Передавая Дуне в подробностях свои переговоры с издательскими церберами, он характеризовал их словами Талейрана о возвратившихся Бурбонах: они ничего не забыли и ничему не научились. Но, конечно, действия их не были лишь инициативой самосильных энтузиастов прошлого. То было рьяное претворение в жизнь и д е о л о г и ч е с к о й л и -н и и единственной в стране партии, «руководящей и направляющей силы советского общества», как она сама себя провозгласила. Повсеместно, помимо официальной цензуры, занимавшейся государственными и военными секретами, вершилась другая, полугласная, но всеохватная политическая цензура под директивно-неопределенной вывеской «Главлит». Все, что издавалось и шло в эфир, что произносилось со сцены, эстрады, с экрана, должно было быть «залитовано» – иметь разрешительный штамп на обнародование. Эта тотальная цензура делала вид, что вроде бы и не существует, ибо орудовала безо всякого закона, и редакторам, с нынешним оглядом на Запад, даже воспрещалось ссылаться на нее, а все циркуляры, перечни, запреты Главлита скрывались от авторов, подчинявшихся своим редакторам вслепую.
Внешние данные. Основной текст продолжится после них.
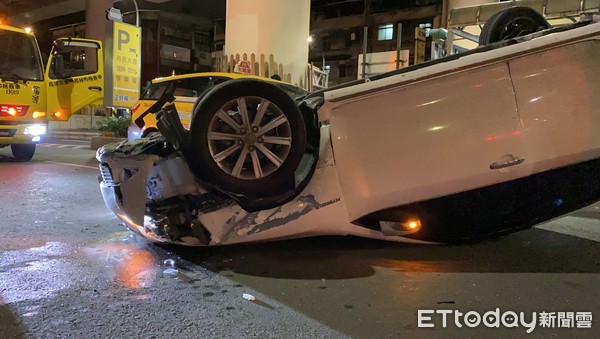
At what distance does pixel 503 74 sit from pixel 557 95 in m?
0.38

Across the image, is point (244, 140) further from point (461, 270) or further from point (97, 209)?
point (97, 209)

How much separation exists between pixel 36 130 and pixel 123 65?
4.34 m

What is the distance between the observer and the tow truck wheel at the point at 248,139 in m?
3.27

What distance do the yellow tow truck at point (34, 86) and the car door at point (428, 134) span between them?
7.72 m

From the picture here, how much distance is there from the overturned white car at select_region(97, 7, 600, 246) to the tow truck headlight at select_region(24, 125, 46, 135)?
7327 mm

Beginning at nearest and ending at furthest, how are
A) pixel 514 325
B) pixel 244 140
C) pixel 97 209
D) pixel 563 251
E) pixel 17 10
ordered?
pixel 514 325 < pixel 244 140 < pixel 563 251 < pixel 97 209 < pixel 17 10

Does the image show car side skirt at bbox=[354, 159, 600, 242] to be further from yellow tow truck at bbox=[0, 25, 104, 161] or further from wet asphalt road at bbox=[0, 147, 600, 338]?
yellow tow truck at bbox=[0, 25, 104, 161]

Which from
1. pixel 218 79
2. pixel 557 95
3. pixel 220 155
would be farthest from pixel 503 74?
pixel 218 79

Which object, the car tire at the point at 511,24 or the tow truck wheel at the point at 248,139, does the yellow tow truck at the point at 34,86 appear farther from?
the car tire at the point at 511,24

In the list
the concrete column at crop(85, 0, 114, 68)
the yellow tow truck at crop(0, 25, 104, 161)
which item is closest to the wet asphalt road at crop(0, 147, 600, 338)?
the yellow tow truck at crop(0, 25, 104, 161)

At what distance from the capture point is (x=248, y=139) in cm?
339

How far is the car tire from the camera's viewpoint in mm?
4551

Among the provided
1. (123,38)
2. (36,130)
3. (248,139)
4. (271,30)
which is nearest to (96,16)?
(123,38)

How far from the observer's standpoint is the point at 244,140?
338 centimetres
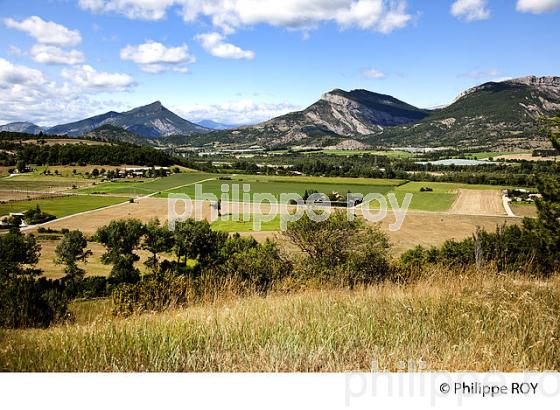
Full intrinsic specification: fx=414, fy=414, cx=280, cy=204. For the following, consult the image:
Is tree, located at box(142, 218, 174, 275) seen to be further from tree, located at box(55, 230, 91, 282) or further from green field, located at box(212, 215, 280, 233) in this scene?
green field, located at box(212, 215, 280, 233)

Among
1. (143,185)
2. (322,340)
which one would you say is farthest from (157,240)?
(322,340)

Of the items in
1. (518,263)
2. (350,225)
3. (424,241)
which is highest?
(518,263)

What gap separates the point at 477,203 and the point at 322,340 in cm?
7814

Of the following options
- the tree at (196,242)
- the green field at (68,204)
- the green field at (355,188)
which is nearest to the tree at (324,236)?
the tree at (196,242)

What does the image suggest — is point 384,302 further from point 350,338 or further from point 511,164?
point 511,164

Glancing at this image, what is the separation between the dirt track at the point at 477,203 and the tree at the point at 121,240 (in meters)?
48.3

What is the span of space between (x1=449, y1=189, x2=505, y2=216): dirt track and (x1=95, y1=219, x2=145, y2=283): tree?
4831 centimetres

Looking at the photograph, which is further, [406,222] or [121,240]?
[406,222]

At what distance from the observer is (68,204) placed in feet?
172

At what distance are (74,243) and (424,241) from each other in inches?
1537

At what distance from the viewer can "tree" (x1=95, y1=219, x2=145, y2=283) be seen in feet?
141

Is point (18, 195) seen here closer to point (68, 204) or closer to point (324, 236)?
point (68, 204)

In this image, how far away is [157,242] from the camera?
4684cm

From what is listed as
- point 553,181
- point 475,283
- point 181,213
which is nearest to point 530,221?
point 553,181
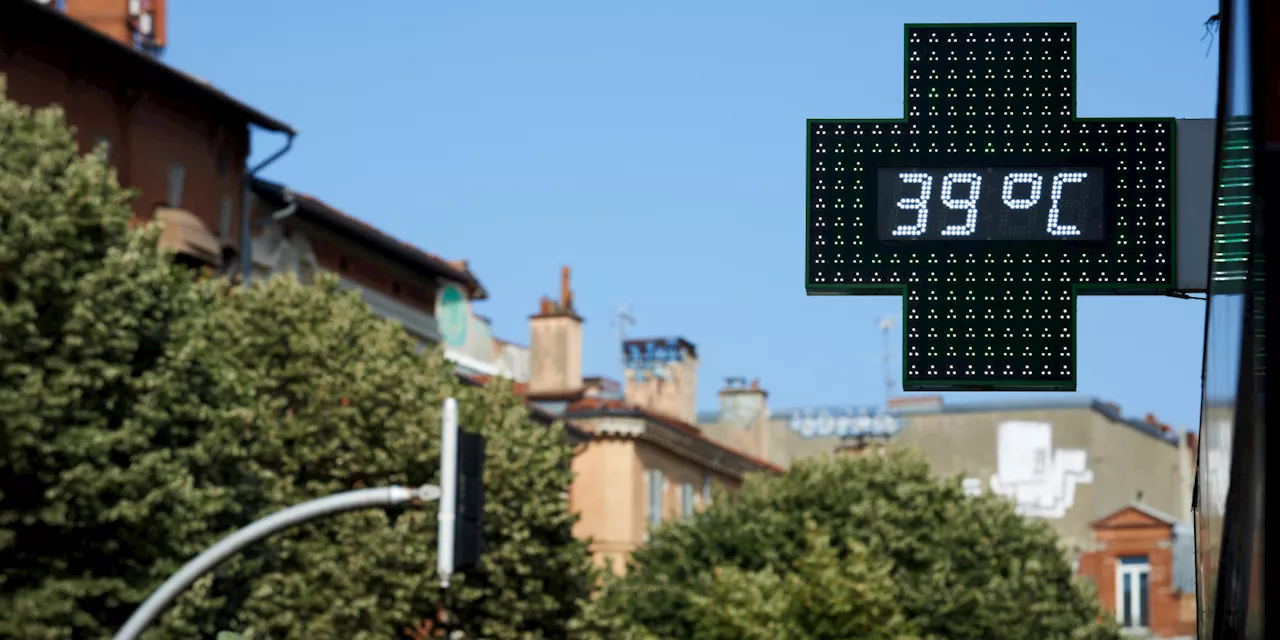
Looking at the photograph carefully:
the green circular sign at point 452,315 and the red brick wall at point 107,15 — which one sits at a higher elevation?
the red brick wall at point 107,15

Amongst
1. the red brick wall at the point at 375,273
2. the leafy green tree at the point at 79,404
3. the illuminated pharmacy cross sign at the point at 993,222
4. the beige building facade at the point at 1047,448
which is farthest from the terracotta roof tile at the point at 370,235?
the illuminated pharmacy cross sign at the point at 993,222

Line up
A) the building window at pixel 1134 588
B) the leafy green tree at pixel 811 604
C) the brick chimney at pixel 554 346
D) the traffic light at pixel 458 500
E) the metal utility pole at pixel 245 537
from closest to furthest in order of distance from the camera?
the metal utility pole at pixel 245 537 < the traffic light at pixel 458 500 < the leafy green tree at pixel 811 604 < the brick chimney at pixel 554 346 < the building window at pixel 1134 588

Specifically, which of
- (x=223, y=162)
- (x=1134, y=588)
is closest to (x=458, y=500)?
(x=223, y=162)

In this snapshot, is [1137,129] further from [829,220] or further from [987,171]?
[829,220]

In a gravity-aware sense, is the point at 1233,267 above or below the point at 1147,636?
above

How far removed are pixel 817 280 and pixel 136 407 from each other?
846 inches

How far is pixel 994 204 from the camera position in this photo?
11203mm

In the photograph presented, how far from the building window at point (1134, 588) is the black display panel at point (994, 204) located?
88.8m

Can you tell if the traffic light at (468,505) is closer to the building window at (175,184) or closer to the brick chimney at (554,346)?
the building window at (175,184)

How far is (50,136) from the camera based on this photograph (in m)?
32.2

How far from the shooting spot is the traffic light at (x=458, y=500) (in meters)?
18.8

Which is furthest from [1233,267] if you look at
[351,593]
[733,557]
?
[733,557]

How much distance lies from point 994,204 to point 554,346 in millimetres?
73271

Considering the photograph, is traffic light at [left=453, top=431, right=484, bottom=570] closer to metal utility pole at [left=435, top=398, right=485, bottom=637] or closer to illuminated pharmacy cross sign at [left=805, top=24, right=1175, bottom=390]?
metal utility pole at [left=435, top=398, right=485, bottom=637]
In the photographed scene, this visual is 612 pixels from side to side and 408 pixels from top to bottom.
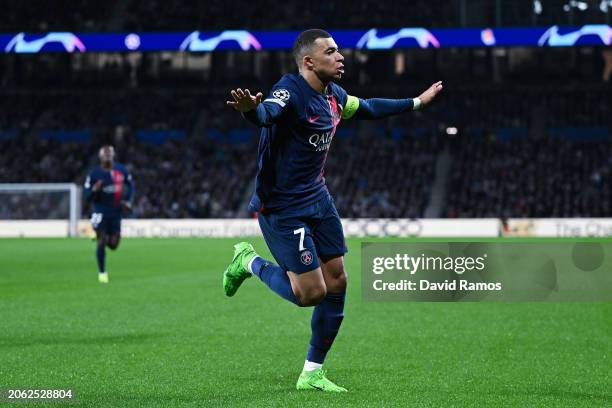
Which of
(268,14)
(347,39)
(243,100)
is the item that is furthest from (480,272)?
(268,14)

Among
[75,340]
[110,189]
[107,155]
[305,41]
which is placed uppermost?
[107,155]

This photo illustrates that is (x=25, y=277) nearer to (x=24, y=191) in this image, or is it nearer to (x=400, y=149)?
(x=24, y=191)

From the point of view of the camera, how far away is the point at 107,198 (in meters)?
17.2

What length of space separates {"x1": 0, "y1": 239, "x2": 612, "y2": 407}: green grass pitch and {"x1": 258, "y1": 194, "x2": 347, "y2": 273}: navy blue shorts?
878 millimetres

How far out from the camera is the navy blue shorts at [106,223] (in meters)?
17.2

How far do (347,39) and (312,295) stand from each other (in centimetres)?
3396

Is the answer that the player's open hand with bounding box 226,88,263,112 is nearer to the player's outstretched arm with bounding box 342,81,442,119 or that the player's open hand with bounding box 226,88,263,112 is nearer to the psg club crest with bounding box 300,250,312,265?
the psg club crest with bounding box 300,250,312,265

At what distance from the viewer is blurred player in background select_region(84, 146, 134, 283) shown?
17.1 meters

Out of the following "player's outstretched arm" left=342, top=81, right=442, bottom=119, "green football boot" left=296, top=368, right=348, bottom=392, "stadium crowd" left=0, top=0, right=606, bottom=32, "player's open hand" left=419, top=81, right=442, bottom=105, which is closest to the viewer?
"green football boot" left=296, top=368, right=348, bottom=392

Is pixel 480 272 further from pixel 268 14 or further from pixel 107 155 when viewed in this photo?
pixel 268 14

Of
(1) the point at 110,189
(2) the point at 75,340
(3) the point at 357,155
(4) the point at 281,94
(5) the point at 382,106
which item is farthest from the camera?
(3) the point at 357,155

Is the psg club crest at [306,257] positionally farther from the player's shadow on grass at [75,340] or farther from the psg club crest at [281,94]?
A: the player's shadow on grass at [75,340]

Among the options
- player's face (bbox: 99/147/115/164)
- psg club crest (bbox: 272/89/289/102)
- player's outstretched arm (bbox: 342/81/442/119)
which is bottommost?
psg club crest (bbox: 272/89/289/102)

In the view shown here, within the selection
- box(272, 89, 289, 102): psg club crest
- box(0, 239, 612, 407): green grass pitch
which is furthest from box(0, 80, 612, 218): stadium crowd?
box(272, 89, 289, 102): psg club crest
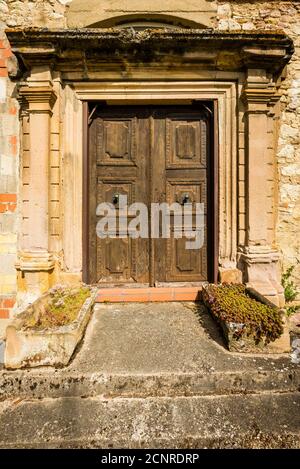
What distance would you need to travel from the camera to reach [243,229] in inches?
158

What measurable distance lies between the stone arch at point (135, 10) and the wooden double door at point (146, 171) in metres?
1.25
Да авторы и сами без секретных инструкций, собственным советским духом ведали – что проходимо, а что нет; у каждого, кто намеревался что-либо публиковать, кроме «внутреннего редактора» имелся еще и свой «компьютер», рассчитывающий варианты дозволенного в той или иной обстановке. Таковы были условия игры. Для тех же, кто не желал подчиняться этим правилам, оставалось или писать «в стол» или в «самиздат» и «тамиздат». Но в последних двух случаях надо было готовиться уже не к издательской мясорубке, связываемой непосредственно со Старой площадью в Москве, где мозговой цитаделью государства располагался ЦК, а к той самой, репрессивно-карательной, которая осуществлялась с соседней площади имени Дзержинского, достопамятной Лубянки, где главным опорным бастионом режима возвышался гранитный массив КГБ. Впрочем, сформулировал Кортин, перефразируя Маяковского, писавшего в поэме, что «Партия и Ленин – близнецы-братья», обе площади были «близнецы-сестры»…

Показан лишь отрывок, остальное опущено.